Power plants are by far the biggest emitters of many toxic air pollutants, including mercury, arsenic and acid gases, and emit more than 80 of the 187 hazardous pollutants identified for control by the Clean Air Act. Many of these pollutants, such as dioxins, arsenic and lead, can cause cancer and cardiovascular disease. Some harm the kidneys, lungs and nervous system. Others can kill.
According to EPA, the Mercury and Air Toxics Standards will prevent up to 11,000 premature deaths. 4,700 heart attacks, 130,000 asthma attacks and 5,700 hospital and emergency room visits each year. In addition, cleaning up these emissions will provide $3 to $9 in health care and economic benefits for every $1 spent on clean-up.
While the health benefits are widely distributed, EPA says the benefits are particularly significant for low-income and minority populations who are “disproportionately impacted by asthma and other debilitating health conditions.”

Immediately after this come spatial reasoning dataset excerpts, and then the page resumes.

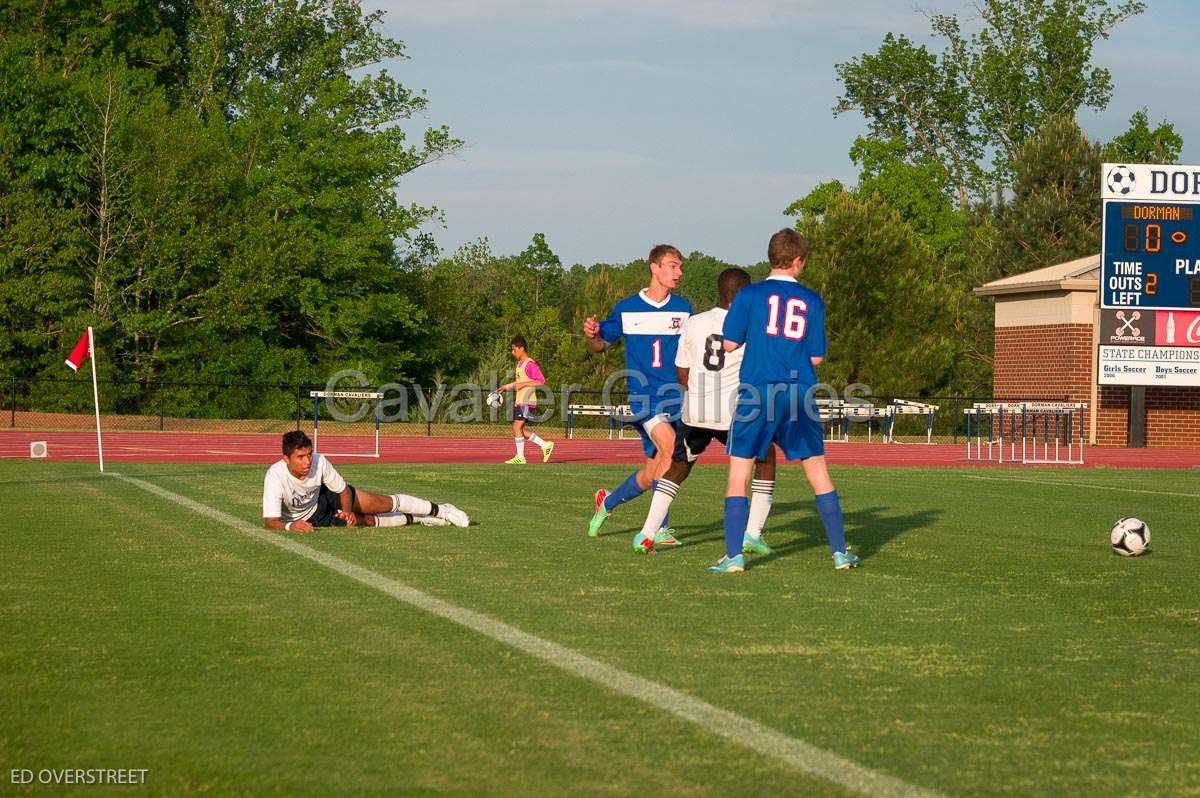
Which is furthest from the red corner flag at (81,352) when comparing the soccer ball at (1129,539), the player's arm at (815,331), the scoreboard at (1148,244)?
the scoreboard at (1148,244)

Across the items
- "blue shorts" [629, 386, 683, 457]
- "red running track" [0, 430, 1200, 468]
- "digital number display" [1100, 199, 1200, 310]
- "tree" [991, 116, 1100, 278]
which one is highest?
"tree" [991, 116, 1100, 278]

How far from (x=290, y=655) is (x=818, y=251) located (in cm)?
5138

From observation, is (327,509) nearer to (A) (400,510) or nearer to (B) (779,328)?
(A) (400,510)

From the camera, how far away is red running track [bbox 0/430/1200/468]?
2741 cm

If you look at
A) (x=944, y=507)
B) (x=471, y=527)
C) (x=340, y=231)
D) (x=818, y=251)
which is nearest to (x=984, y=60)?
(x=818, y=251)

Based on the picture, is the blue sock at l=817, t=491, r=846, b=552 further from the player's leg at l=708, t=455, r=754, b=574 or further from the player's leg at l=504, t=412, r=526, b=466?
the player's leg at l=504, t=412, r=526, b=466

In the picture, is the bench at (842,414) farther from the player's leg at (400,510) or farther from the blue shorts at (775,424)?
the blue shorts at (775,424)

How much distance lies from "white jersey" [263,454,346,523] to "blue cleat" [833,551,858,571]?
4.05 meters

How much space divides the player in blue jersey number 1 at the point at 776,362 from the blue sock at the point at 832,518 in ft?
1.08

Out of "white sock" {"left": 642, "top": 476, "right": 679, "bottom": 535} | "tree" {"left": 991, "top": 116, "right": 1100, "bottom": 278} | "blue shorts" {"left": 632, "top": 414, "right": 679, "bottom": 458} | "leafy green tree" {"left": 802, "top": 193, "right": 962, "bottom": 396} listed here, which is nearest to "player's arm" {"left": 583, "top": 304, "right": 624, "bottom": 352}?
"blue shorts" {"left": 632, "top": 414, "right": 679, "bottom": 458}

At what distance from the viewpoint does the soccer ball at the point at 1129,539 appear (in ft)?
34.3

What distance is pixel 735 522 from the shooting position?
29.9 feet

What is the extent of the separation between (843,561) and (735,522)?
81cm

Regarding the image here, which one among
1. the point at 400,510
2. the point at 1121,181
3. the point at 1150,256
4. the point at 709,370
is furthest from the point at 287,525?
the point at 1150,256
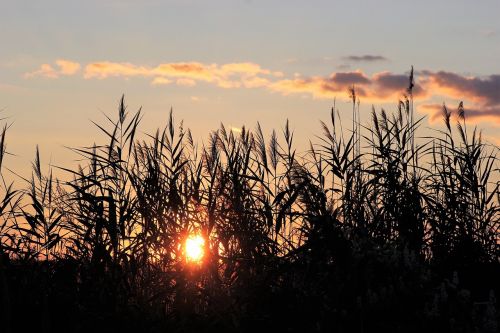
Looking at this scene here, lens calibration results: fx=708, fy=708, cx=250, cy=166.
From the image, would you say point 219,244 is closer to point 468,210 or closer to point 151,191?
point 151,191

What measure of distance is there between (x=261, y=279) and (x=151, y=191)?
4.94 ft

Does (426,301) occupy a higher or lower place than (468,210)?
lower

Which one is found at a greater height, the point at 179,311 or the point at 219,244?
the point at 219,244

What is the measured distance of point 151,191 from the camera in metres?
6.91

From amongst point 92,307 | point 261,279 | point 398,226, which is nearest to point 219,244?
point 261,279

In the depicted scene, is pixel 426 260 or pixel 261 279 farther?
pixel 426 260

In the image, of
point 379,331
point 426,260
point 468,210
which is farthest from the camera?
point 468,210

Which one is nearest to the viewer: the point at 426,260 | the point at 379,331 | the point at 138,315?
the point at 379,331

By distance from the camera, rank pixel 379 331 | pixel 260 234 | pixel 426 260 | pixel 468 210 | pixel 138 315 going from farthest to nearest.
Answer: pixel 468 210 < pixel 426 260 < pixel 260 234 < pixel 138 315 < pixel 379 331

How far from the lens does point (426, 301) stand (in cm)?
538

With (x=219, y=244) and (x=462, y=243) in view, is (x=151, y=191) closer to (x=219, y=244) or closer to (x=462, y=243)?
(x=219, y=244)

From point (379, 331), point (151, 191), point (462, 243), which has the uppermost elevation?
point (151, 191)

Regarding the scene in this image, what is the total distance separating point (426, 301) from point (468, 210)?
292 cm

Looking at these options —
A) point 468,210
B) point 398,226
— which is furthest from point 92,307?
point 468,210
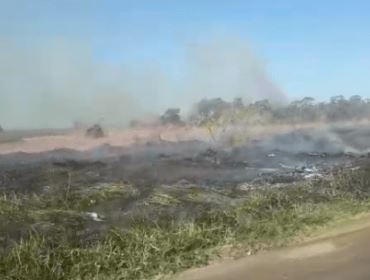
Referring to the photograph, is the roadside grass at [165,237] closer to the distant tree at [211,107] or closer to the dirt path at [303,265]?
the dirt path at [303,265]

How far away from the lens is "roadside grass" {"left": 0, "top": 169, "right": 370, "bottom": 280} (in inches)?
243

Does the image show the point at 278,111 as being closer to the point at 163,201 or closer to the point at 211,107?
the point at 211,107

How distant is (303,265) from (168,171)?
4981mm

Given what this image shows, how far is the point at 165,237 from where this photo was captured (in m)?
7.05

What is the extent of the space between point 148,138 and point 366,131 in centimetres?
771

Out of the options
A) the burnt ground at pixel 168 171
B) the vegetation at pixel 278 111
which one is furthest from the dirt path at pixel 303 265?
the vegetation at pixel 278 111

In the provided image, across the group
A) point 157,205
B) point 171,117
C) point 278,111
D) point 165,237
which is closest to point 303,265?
point 165,237

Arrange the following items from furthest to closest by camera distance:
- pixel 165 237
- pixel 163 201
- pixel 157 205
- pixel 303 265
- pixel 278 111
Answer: pixel 278 111 → pixel 163 201 → pixel 157 205 → pixel 165 237 → pixel 303 265

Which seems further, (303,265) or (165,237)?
(165,237)

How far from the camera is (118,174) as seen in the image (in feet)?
34.0

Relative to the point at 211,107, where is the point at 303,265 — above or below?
below

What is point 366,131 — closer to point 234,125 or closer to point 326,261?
point 234,125

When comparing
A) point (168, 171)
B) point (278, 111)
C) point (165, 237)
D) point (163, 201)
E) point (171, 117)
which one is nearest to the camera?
point (165, 237)

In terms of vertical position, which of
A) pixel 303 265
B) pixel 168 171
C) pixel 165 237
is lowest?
pixel 303 265
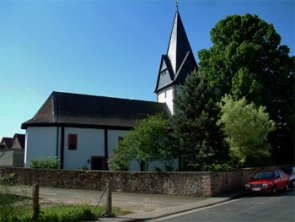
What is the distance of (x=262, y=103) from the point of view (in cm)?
3753

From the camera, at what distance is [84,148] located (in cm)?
3725

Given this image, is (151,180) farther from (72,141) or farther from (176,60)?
(176,60)

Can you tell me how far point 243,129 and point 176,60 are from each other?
1822cm

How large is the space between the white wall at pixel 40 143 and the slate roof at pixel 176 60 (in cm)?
1640

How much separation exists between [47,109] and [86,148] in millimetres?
5595

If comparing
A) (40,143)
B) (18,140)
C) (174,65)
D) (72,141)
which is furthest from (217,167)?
(18,140)

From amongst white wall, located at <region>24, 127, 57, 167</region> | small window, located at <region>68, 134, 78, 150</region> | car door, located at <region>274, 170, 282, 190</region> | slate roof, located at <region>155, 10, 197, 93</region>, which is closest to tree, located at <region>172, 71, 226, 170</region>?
car door, located at <region>274, 170, 282, 190</region>

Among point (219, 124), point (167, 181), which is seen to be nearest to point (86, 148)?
point (219, 124)

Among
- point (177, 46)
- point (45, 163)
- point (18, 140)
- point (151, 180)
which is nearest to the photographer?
point (151, 180)

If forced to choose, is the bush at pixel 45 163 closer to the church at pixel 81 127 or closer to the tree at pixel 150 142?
the church at pixel 81 127

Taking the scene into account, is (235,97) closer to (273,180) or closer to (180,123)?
(180,123)

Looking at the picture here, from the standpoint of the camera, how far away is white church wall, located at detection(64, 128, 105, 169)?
36.2 m

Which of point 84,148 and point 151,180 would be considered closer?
point 151,180

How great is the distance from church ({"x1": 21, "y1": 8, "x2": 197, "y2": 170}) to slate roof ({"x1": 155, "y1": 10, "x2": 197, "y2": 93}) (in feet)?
1.48
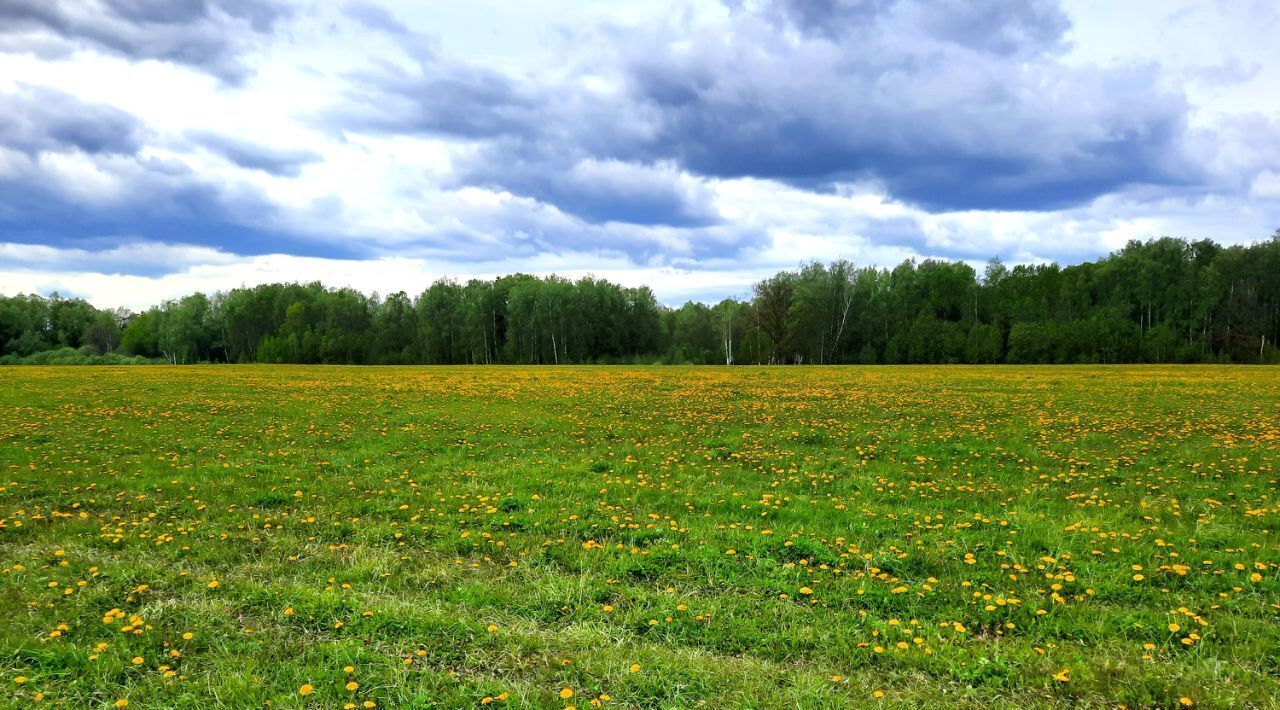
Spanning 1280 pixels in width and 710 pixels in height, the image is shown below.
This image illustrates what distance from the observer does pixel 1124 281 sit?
8619 centimetres

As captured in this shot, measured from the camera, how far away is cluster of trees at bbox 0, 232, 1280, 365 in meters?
79.6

“Attempts to delay or dismantle the Clean Air Act, or rules like the Mercury and Air Toxics Standards, reward industry polluters and punish those most vulnerable to dirty air,” said Albert Rizzo, MD, chairman of the board for the American Lung Association, in a news release. “These new standards mark a huge step forward in clean air protections and will be responsible for saving thousands of lives each year.”
According to the groups, industry has long opposed implementing tighter standards and filed challenges to the EPA on the standards before the U.S. Circuit Court for the District of Columbia. Refuting those challenges is why the medical and public health groups filed papers last week to intervene.
In addition to APHA, the groups filing suit included the American Academy of Pediatrics, the American Lung Association, the American Nurses Association and Physicians for Social Responsibility. They are represented by the Southern Environmental Law Center.